PROBLEM:
Retype the material from the line containing "From the scene" through the end of the material, both ends included, matching every character.

LISTED RECORDS:
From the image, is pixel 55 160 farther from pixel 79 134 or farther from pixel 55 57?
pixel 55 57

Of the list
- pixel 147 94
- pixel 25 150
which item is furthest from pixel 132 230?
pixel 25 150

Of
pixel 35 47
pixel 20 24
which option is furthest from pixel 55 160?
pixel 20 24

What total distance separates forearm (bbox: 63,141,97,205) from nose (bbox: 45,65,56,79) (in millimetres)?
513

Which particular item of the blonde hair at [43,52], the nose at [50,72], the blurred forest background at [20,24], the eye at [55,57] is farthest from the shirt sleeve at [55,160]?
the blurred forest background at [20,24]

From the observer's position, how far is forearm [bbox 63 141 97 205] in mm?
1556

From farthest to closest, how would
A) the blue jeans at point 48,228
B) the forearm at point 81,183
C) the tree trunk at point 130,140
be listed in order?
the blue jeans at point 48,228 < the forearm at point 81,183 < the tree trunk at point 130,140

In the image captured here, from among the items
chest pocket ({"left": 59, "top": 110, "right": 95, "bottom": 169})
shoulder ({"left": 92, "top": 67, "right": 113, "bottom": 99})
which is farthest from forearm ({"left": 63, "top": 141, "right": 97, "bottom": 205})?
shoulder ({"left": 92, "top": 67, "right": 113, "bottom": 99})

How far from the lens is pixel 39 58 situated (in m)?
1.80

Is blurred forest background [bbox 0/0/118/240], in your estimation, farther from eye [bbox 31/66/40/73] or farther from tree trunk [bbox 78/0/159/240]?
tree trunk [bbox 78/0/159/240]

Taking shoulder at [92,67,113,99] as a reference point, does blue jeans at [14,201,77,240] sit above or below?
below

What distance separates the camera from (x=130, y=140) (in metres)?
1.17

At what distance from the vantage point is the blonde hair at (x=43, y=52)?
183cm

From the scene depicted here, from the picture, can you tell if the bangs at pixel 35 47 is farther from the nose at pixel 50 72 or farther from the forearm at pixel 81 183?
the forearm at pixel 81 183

RESULT FOR THIS TASK:
From the scene depicted here, from the picture, can you tell if the bangs at pixel 35 47 is farther from the nose at pixel 50 72 or farther from the forearm at pixel 81 183?
the forearm at pixel 81 183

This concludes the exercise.